• **What the task asks**
Search the records for "this". Report every line where it occurs.

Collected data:
------------
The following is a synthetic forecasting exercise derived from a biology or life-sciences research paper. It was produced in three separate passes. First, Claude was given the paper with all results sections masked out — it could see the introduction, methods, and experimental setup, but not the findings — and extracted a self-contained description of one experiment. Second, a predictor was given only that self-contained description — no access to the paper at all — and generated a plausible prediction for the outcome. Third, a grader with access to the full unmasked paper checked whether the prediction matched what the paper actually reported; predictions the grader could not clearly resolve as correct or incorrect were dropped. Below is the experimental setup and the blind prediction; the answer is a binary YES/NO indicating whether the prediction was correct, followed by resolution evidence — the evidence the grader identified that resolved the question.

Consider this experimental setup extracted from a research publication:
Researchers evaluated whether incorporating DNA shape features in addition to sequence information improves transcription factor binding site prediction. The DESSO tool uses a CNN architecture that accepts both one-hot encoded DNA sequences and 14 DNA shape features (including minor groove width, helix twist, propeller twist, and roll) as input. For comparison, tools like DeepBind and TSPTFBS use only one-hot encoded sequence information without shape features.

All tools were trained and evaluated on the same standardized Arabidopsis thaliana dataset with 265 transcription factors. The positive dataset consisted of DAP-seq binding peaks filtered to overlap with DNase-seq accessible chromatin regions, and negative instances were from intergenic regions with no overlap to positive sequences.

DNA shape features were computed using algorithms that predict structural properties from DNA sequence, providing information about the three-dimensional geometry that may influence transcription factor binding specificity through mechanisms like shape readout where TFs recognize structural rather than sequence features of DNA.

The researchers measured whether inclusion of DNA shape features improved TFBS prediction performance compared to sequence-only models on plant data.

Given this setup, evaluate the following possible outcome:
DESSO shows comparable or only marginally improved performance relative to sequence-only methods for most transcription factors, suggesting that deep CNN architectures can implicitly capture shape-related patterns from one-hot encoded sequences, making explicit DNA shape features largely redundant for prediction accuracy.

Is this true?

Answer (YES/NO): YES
------------
• **Answer box**
Consider this experimental setup extracted from a research publication:
Given this setup, evaluate the following possible outcome:
Is this true?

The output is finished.